Washington: Cities in north India and Pakistan will continue to experience dangerous level of smog-filled pollution over the next several months as the region is just entering its smog season, a top American atmospheric organisation has said.
"This is just the start of the smog season in northern India and Pakistan, and will last for much of the upcoming winter. That means there are plenty of more opportunities for cold, stagnant air to fill with pollution, turning cities into dangerously unhealthy snow globes," said the National Oceanic and Atmospheric Administration (NOAA) in a statement on Wednesday.
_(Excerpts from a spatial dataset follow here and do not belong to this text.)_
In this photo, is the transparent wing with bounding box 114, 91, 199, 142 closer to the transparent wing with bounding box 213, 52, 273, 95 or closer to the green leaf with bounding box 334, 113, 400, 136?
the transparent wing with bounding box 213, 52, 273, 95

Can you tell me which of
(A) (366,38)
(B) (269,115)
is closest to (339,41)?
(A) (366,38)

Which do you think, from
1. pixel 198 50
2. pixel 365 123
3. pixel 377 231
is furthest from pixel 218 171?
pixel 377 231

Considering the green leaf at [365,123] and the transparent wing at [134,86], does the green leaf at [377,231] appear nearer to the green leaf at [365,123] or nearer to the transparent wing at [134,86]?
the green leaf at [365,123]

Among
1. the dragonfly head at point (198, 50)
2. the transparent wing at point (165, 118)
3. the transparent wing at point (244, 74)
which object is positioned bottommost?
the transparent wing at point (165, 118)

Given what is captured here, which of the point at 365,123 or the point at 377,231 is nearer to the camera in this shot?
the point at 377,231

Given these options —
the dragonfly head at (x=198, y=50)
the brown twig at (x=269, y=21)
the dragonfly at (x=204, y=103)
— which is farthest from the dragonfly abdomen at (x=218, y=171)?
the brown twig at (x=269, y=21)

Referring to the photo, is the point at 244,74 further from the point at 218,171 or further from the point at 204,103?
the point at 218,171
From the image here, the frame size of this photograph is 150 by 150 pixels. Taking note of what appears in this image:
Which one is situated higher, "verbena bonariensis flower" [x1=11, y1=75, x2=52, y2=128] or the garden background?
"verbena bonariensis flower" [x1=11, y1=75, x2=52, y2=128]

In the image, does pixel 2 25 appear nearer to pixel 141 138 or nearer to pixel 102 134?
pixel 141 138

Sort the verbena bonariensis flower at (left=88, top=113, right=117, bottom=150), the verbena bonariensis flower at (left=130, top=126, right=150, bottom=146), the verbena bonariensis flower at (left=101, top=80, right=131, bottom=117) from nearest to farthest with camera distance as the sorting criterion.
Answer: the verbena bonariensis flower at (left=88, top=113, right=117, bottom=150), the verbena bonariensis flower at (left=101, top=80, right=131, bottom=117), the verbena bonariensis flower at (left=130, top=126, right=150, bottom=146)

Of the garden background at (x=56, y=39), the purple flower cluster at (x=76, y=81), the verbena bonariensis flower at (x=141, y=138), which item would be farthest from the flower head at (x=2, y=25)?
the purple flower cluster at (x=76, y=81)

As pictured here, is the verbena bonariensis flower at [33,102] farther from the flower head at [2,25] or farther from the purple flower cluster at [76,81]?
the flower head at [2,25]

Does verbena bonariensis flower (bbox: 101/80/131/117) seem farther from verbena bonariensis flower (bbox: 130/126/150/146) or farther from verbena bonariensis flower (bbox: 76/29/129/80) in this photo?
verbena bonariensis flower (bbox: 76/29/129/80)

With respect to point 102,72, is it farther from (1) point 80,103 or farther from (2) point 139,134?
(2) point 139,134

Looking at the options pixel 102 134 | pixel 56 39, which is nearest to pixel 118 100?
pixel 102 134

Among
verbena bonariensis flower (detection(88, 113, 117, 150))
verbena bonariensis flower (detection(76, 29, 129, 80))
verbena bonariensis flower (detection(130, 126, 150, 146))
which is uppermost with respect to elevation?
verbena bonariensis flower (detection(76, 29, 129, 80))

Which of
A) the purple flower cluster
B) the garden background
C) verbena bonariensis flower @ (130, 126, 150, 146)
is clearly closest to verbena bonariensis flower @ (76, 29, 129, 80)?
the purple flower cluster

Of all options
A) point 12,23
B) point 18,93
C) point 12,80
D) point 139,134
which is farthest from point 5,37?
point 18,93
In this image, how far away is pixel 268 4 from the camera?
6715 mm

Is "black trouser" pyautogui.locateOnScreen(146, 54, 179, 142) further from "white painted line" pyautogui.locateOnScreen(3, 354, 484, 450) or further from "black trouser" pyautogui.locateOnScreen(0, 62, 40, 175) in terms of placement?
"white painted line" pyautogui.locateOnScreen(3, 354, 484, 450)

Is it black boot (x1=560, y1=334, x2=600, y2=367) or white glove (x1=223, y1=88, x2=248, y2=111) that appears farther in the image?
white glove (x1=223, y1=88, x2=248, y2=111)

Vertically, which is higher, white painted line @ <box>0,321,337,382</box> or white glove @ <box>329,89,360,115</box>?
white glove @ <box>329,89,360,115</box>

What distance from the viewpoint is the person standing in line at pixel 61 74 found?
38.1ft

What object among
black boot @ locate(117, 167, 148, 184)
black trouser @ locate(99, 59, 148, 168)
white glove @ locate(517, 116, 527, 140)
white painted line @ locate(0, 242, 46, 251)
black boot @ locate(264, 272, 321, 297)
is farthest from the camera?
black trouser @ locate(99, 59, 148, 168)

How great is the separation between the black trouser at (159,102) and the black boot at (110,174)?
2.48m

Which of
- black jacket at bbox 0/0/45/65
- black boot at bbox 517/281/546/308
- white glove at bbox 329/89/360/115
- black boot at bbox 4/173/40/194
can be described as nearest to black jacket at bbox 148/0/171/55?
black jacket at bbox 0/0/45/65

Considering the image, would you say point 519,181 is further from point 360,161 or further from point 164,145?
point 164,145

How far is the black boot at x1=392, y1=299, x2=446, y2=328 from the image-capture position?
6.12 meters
NOAA released satellite pictures and explained the reasons behind such a polluting atmosphere in major parts of north India and Pakistan. Widespread smog caused by combustion of fuels and burning of crops and fires made it dangerous to be outdoors in cities in northern India and Pakistan, it said.
For air to get this polluted, in addition to needing a good amount of human help from the combustion of fuels and burning of crops and garbage, there needs to be specific atmospheric conditions that let the air remain still enough for pollution accumulate, it said.
"This stagnation occurs when there is an inversion layer in the atmosphere," NOAA said.
An inversion layer refers to instances where the air does not cool as one moves up in the atmosphere, it explained. "Instead, warmer air sits on top of denser, colder air near the ground. Since that cold air has no place to go thanks to the warm lid placed atop it, it just sits there gathering pollution like a hazy snow-globe," NOAA said.
So, in late fall across the Indian sub-continent, the Northeast Monsoon is beginning to take hold, it said, adding that, the monsoon is driven by temperatures differences between the land and surrounding waters.
At this time of the year, the large landmass to the north begins to cool down considerably forming a dense, cold air mass known as the Siberia high pressure system. Meanwhile the waters off of India remain warm. This contrast draws northerly winds across northern India, bringing cold air down off the Tibetan plateau. The cold air settles into the valleys, creating inversions, NOAA said.
Referring to satellite images, it said the widespread burning of crop fields in northern India contributed to dangerous levels of air pollution in cities across northern India and Pakistan.
At the US Embassy in New Delhi, hourly AQI values for PM2.5 taken from 7 November to 10 November exceeded 500 with an
astounding recording of 1010 at 4 pm on 8 November. Hourly readings still peaked in the 'Hazardous' category (301-500 AQI) through 14 November.
Meanwhile, the highest hourly AQI value in the US on 14 November was around 150 in Hidden Valley, Arizona, it said.